S'il était capable de hurler, c'est qu'il était vivant.

Son fils était vivant.

Il était rare que les naissances soient réussies, dans les bas-fonds, et cela était compréhensible au vu des précautions hygiéniques inexistantes que l'on prenait pour faire accoucher une femme. Preuve était que la rousse qui tenait actuellement son enfant, avait toujours son cigare allumé au dessus de lui, l'odeur âpre du tabac s'insinuant dans les poumons gourmands d'air de Kuchel. Elle sentait aussi sous elle que le matelas semblait humide, et avait pu voir dans quelques coins de la pièce la moisissure grignoter les murs avec gourmandise. Une effluve nauséabonde pesait d'ailleurs sur elles et avait accentué les nausées dont elle était victime.

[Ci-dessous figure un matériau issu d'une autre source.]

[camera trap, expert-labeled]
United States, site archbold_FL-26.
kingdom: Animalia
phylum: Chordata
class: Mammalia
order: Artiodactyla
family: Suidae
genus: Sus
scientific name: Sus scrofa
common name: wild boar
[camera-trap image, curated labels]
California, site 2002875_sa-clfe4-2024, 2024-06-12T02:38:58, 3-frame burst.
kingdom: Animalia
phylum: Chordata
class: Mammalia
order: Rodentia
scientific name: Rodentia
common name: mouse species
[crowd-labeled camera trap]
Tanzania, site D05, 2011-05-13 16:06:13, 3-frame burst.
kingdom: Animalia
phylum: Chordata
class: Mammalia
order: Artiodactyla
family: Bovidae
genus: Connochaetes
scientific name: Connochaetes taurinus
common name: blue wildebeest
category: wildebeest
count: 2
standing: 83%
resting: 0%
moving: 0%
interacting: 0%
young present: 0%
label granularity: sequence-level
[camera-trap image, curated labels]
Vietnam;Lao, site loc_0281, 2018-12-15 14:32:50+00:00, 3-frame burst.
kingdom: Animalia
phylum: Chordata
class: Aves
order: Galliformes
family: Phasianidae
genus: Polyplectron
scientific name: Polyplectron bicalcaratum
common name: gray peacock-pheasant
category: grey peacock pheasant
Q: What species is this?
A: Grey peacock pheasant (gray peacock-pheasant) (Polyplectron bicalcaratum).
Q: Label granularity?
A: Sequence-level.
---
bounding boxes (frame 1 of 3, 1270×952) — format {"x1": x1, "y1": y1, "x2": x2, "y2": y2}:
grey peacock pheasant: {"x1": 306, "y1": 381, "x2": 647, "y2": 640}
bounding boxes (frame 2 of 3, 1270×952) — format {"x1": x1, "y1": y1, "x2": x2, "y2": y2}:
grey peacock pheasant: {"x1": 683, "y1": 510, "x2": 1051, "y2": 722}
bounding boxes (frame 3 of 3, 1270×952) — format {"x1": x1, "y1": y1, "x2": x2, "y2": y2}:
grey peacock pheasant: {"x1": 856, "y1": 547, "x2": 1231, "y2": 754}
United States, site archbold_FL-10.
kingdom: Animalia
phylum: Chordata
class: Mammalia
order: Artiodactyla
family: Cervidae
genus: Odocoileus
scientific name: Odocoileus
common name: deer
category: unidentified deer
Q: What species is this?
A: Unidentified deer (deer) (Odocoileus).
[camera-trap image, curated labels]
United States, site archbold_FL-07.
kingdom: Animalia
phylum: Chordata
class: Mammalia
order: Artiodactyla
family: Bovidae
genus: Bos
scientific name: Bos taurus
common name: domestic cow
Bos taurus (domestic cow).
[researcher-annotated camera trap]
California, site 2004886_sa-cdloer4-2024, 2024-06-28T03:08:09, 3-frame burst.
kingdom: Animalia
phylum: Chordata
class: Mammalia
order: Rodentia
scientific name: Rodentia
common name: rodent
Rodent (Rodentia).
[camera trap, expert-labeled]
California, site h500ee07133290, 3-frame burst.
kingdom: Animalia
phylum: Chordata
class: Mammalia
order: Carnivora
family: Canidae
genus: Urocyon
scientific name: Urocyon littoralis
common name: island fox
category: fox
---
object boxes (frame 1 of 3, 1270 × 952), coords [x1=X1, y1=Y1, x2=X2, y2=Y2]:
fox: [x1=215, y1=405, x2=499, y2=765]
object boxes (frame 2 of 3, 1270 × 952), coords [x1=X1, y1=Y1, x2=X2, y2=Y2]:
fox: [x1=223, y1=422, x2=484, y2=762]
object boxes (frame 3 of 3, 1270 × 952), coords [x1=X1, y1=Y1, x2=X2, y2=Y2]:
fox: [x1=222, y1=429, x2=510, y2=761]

Pas de désinfections, pas de matériel aseptisé. Le bébé, à peine né, était déjà la proie des microbes et des bactéries qui imprimaient l'air et les meubles. Le sang poisseux de la nouvelle maman tachait le drap miteux dont on avait couvert le lit. Il faisait froid. Le tabac dévorait le peu d'air sain.

La tête douloureuse, bourdonnante, le corps en lambeaux, elle puisa en elle la force de tendre les bras vers son amie, dans un gémissement qu'elle avait tenté de faire comprendre comme étant des paroles. Elle voulait le voir, son cœur explosait déjà de savoir qu'il était bien là, enfin. Était ce une fille, un garçon ? Pouvait-il la voir ? La sentir ? Devait-elle le nourrir maintenant, ou attendre ? Tant de questions dont une mère aurait toute les réponses une fois qu'elle l'aurait contre son sein.

- Le voilà, ton rejeton. Lucie lui offrit son fils, sa cigarette fumante toujours à la bouche, essuyant ses mains sur les bas de sa robe en haillons avant de se retirer dans un coin de la pièce. De loin, et en silence, elle regarda son amie poser des yeux fatigués mais lumineux sur son fils.